▶ **Domande da svolgere**:
- A) In una-tre frasi, spiega perché, secondo il commento sul voto di Diano Marina, il generale Bellacicco non può invocare alcuna scusa per la sconfitta nella sua città d'origine.
- B) Trascrivi dal commento sul voto di Diano Marina il passo che comincia con "Questo motto, iscritto" e prosegue fino a "invocare nessuna scusa.".

▶ **Brano scelto**:
------------
"La vittoria sarà di chi la vuole".
Questo motto, iscritto sulla tolda di una nostra nave da guerra, costituisce il migliore commento al risultato elettorale di Diano Marina, soprattutto se si aggiunge il corollario per cui la vittoria non sarà di chi non la vuole. Il generale Bellacicco è riuscito a collezionare due rovinose disfatte in due mesi. Se però a Kabul c'era l'attenuante di giocare in trasferta, nella sua città di origine - dove conosce vita, morte e miracoli di ciascuno degli abitanti, forte delle informazioni accumulate dal padre, storico maresciallo dei carabinieri - non può invocare nessuna scusa.
------------
▶ **Dati**:
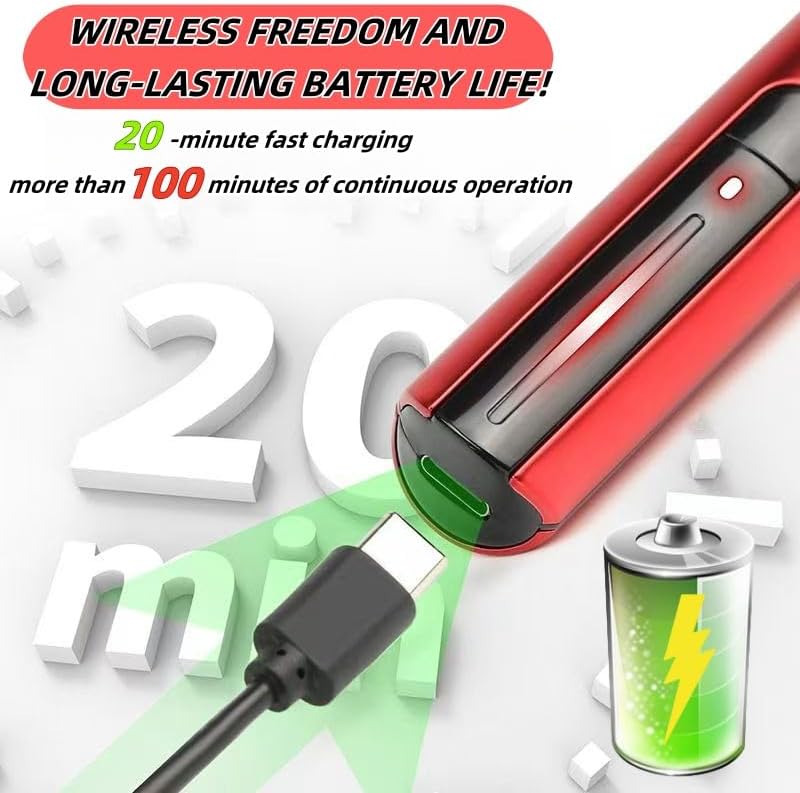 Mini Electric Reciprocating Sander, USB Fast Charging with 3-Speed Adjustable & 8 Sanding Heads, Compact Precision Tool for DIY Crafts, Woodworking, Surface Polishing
------------
▶ **Risposte**:
- A) A Kabul aveva l'attenuante di giocare in trasferta, ma a Diano Marina conosce vita, morte e miracoli di ciascuno degli abitanti. Può contare anche sulle informazioni accumulate dal padre, storico maresciallo dei carabinieri.

- B)
Questo motto, iscritto sulla tolda di una nostra nave da guerra, costituisce il migliore commento al risultato elettorale di Diano Marina, soprattutto se si aggiunge il corollario per cui la vittoria non sarà di chi non la vuole. Il generale Bellacicco è riuscito a collezionare due rovinose disfatte in due mesi. Se però a Kabul c'era l'attenuante di giocare in trasferta, nella sua città di origine - dove conosce vita, morte e miracoli di ciascuno degli abitanti, forte delle informazioni accumulate dal padre, storico maresciallo dei carabinieri - non può invocare nessuna scusa.